__WHAT THE TASK REQUIRES__
In the records below, report every line that contains the word "seen", copying each such line in full.
--
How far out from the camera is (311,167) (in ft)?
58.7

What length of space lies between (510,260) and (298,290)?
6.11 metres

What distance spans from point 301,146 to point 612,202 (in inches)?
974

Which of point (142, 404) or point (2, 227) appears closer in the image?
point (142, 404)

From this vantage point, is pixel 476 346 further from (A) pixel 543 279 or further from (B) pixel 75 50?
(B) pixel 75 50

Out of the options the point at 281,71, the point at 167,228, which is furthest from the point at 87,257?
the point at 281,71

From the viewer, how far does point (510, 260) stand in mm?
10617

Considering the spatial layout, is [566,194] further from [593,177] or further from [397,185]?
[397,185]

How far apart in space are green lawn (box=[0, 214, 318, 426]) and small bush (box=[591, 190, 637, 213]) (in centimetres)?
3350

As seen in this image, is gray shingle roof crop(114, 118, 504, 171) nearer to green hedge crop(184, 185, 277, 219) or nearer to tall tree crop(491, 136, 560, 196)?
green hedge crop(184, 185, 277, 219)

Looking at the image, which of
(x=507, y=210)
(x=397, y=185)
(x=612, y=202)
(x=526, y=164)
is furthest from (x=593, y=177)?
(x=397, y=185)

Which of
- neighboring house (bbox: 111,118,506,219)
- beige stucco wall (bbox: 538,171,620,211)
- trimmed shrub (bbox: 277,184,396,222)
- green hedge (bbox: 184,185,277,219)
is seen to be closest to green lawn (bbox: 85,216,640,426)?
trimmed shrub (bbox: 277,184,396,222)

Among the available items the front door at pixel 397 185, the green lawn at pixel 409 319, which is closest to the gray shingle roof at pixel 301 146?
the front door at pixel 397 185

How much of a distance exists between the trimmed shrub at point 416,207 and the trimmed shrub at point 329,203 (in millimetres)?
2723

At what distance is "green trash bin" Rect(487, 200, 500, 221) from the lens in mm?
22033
--
__TASK RESPONSE__
As seen in this image, is gray shingle roof crop(114, 118, 504, 171) nearer to green hedge crop(184, 185, 277, 219) or nearer to tall tree crop(491, 136, 560, 196)?
is seen to be closest to green lawn (bbox: 85,216,640,426)?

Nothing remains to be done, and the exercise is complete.